** Begin Source document **

My quest is simple: to read everything.



Sunday, December 12, 2010

Atlas Shrugged: 11-20

Why the hell am I rereading Atlas Shrugged?

The last time I read it was the summer before my senior year in high school. I wanted to get into the AP Lit class, and to do that you first had to write this quick essay sometime in the last month of your junior year. I don’t remember anything about that essay, but I passed that first test and got permission to get through the second trial: read three books over the summer, keep a journal full of your notes for each book, and write a three to five page essay for each one, all of which was to be due by, like, mid-August, I think. These three pieces were Blindess by Jose Saramago, An Enemy of the People by Henrik Ibsen, and Atlas Shrugged by Ayn Rand.

The notes I kept for Blindess and An Enemy of the People didn’t even make up half of what I took for Atlas Shrugged. I filled up over half of a three subject notebook. In the beginning of the notebook I tried to keep everything very civil and appropriate. Then I realized that if I was going to do this for the next two months and not give up, I was going to have to do it my way.

So I started swearing. Profusely. I felt like all of the notes I took were relevant to the text and incisive, but I wasn’t afraid to yell at a character, call out what I thought was going to happen next, or, in the case of getting to Galt’s speech, threaten suicide (“If this entire chapter is the speech, I am going to pound a nail into my forehead with a sneaker.”). I turned in the notebooks, along with my paper, a couple of days before the due date, and found out before school started that I had passed and I was going to get into the class.

** End Source document **

▶ **Problem to solve**
According to the blog post on rereading Atlas Shrugged, how much of a three-subject notebook did the notes on that book fill?

** Begin Extracted data **

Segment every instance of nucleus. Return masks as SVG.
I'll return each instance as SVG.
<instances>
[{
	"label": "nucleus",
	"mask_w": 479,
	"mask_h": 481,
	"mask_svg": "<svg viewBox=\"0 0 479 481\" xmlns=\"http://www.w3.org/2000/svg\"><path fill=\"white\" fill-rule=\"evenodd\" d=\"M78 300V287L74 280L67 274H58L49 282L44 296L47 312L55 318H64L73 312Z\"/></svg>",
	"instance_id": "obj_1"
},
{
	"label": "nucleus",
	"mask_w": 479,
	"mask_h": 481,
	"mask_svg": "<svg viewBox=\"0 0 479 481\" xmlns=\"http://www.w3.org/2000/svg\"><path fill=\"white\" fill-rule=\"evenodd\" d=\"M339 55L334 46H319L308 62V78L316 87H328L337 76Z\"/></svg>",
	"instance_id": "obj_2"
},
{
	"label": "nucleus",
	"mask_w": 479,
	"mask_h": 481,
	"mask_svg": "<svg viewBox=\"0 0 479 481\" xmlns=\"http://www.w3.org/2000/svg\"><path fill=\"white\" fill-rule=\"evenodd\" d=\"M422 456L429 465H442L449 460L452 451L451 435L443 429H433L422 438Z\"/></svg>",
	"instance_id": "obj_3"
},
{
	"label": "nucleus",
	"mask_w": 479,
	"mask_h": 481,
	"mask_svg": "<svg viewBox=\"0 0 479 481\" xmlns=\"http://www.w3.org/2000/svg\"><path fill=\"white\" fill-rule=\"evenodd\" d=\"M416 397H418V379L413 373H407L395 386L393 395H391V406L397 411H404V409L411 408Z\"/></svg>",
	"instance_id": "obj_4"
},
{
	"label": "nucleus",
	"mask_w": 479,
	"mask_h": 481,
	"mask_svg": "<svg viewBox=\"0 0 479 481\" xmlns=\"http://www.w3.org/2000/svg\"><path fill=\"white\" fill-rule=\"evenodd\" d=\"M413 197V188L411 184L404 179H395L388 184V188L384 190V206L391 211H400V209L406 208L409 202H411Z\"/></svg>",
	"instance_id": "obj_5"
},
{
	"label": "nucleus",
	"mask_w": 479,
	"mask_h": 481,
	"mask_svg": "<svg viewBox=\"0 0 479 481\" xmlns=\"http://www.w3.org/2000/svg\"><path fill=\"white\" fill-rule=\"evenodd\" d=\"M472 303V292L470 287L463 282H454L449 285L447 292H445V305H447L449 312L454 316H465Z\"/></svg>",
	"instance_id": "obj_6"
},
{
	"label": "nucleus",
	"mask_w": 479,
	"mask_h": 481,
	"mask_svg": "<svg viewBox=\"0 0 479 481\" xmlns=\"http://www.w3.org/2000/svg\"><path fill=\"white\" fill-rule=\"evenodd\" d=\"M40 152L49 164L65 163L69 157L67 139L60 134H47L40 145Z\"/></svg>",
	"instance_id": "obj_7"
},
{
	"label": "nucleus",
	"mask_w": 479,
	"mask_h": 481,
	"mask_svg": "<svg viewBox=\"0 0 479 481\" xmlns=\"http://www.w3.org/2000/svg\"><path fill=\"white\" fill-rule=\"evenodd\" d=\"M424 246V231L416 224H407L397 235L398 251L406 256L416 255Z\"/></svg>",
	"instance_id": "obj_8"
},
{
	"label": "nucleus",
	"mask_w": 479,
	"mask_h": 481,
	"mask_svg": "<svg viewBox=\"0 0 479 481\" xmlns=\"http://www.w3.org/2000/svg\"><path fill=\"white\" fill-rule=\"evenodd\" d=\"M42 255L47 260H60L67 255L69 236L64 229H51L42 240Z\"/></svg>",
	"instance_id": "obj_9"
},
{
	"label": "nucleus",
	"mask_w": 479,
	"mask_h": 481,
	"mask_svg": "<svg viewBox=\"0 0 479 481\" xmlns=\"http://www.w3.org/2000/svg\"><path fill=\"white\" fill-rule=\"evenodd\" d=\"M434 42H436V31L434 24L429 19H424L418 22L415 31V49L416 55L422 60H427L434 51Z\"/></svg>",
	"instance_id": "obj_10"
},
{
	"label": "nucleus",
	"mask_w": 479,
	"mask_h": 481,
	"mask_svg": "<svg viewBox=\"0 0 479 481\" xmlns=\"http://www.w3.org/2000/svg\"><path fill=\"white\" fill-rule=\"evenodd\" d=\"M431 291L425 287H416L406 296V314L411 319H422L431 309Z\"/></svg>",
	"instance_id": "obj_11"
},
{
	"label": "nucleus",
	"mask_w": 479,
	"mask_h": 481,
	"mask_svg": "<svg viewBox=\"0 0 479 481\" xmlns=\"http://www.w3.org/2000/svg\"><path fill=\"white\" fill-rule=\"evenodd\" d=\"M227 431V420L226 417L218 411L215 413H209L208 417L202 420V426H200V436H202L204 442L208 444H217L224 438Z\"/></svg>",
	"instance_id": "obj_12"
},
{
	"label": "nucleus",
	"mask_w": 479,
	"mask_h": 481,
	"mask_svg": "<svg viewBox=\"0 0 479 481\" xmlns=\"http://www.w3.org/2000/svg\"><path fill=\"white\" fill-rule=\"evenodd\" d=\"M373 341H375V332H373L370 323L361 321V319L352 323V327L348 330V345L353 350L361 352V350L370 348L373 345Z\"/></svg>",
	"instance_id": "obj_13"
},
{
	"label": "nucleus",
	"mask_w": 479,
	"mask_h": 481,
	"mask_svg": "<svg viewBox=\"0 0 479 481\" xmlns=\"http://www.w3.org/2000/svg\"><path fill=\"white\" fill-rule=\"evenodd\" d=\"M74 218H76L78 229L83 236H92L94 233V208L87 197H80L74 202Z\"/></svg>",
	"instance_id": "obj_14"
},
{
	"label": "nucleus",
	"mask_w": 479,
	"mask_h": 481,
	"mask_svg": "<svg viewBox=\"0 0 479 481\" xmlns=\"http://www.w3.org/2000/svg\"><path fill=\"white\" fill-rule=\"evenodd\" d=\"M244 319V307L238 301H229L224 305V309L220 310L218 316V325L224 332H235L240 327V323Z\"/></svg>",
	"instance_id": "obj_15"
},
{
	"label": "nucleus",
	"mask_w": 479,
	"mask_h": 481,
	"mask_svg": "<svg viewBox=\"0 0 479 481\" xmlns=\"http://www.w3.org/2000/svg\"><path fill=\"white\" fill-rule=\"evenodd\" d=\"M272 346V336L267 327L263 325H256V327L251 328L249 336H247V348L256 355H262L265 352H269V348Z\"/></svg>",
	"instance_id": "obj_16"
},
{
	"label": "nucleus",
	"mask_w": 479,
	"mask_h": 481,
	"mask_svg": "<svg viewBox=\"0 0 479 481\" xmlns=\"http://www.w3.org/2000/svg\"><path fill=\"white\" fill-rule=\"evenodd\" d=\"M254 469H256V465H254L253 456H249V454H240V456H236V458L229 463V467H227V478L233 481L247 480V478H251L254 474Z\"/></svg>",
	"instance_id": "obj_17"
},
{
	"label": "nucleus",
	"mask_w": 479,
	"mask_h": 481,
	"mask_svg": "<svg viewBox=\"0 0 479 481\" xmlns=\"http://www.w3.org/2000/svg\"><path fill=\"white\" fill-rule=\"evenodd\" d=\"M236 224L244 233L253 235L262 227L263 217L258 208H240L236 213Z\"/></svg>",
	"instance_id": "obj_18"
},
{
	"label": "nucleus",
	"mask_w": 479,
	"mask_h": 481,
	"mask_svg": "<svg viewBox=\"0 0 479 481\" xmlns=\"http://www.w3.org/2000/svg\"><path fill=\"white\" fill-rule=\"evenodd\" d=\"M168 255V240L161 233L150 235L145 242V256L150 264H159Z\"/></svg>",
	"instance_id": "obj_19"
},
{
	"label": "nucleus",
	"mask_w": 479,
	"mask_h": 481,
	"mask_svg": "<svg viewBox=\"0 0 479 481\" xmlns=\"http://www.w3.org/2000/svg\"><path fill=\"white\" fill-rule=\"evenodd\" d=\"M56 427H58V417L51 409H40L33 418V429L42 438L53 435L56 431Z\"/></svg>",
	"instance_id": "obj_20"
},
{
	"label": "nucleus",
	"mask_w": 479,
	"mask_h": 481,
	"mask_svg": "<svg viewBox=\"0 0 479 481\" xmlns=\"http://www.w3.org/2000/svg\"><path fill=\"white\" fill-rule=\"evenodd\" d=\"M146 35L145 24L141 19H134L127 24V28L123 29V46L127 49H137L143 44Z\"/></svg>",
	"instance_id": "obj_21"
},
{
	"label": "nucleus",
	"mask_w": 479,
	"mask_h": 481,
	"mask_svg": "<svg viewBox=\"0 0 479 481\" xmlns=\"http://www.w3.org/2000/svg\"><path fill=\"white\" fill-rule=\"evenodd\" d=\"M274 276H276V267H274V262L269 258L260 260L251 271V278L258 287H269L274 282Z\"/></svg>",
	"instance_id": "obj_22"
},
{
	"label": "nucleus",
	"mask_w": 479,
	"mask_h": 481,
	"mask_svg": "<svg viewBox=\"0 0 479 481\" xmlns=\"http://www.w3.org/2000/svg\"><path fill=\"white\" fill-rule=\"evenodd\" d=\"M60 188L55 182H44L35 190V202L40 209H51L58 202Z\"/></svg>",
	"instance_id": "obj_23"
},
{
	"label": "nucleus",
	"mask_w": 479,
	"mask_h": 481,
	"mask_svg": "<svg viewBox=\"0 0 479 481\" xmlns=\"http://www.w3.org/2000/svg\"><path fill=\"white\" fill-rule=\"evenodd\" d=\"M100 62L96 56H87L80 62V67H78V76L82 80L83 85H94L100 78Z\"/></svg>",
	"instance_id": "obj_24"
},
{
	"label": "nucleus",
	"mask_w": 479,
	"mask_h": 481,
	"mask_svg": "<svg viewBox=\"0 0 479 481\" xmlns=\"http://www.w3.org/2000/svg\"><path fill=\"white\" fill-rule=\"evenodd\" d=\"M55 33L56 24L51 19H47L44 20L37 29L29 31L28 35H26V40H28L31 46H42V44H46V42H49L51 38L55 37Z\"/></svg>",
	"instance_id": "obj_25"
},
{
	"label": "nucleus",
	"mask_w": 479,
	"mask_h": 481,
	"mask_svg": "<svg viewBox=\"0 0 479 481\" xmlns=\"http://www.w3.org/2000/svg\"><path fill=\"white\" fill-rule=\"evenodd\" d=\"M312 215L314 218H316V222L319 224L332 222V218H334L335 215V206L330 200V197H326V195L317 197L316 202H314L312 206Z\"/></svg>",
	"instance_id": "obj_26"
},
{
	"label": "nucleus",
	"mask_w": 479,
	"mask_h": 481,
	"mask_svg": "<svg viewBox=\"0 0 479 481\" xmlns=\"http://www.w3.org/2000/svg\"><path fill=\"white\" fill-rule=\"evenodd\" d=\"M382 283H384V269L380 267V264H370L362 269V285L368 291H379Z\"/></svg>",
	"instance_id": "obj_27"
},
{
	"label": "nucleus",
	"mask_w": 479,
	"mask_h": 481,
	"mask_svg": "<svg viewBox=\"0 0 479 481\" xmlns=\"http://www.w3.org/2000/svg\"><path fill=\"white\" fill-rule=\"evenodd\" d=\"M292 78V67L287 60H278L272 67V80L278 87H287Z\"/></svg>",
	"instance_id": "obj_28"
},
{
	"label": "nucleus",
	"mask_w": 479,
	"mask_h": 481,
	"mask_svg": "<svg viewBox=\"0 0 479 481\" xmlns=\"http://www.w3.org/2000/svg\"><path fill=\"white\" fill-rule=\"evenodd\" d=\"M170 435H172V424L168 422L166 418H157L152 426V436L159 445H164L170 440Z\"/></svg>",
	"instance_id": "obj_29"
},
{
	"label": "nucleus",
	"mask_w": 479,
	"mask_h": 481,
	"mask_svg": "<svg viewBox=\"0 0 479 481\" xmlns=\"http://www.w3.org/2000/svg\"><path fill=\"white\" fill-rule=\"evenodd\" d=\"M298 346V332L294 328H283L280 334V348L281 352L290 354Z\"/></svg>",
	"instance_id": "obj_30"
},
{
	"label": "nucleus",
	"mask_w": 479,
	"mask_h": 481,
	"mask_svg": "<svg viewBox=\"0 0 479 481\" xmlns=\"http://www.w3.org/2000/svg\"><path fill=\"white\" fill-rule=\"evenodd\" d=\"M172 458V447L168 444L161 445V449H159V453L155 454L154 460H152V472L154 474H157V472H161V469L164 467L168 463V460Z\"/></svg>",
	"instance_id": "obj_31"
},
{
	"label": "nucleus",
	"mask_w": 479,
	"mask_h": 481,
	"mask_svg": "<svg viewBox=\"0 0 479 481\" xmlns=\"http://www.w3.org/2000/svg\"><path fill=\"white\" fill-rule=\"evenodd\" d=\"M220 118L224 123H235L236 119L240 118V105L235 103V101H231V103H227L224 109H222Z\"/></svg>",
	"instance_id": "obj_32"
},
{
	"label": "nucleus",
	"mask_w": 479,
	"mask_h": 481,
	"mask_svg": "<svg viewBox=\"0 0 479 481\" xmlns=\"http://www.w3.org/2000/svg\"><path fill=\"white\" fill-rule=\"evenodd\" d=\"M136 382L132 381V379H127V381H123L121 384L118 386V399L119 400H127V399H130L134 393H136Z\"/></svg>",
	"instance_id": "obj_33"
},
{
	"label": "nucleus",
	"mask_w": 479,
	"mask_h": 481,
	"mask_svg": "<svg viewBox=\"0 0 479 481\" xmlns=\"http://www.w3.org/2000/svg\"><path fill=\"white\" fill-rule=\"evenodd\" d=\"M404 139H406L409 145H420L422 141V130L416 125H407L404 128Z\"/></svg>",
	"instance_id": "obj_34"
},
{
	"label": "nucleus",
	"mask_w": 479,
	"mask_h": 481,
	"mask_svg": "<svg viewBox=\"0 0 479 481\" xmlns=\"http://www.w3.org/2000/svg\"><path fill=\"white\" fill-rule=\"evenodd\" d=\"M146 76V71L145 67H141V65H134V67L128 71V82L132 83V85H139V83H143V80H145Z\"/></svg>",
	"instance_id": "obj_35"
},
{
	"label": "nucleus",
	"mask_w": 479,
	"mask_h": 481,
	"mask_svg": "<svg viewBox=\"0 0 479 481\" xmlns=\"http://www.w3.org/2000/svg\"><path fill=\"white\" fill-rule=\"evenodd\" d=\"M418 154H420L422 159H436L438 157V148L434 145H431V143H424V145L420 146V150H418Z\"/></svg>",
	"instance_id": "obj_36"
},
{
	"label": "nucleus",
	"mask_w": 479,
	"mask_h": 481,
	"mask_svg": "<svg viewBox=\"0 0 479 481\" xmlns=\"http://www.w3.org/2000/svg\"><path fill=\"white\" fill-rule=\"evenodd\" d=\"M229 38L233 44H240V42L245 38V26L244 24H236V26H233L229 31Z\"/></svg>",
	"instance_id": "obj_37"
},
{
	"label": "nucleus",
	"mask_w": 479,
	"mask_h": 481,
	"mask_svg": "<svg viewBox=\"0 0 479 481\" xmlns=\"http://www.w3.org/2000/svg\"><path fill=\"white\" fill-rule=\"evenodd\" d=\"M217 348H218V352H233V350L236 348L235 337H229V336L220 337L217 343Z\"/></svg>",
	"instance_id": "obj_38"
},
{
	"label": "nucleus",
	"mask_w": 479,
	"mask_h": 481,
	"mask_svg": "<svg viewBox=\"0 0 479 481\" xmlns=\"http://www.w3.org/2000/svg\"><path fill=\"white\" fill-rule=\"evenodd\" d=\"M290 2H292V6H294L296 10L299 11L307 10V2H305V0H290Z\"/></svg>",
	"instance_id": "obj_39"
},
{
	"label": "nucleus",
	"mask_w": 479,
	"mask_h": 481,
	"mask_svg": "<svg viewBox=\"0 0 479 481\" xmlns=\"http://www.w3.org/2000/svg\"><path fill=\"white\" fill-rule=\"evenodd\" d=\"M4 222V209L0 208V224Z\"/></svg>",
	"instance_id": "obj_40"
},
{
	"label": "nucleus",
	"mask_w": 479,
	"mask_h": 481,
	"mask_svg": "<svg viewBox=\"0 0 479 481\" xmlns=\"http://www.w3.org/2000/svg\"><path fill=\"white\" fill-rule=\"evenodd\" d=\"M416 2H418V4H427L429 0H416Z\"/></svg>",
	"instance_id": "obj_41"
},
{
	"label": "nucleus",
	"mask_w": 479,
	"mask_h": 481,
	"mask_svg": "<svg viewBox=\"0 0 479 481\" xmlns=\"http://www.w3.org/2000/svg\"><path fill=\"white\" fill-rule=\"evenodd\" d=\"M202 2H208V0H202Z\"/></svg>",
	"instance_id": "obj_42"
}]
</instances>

** End Extracted data **

▶ **Written solution**
Over half of it.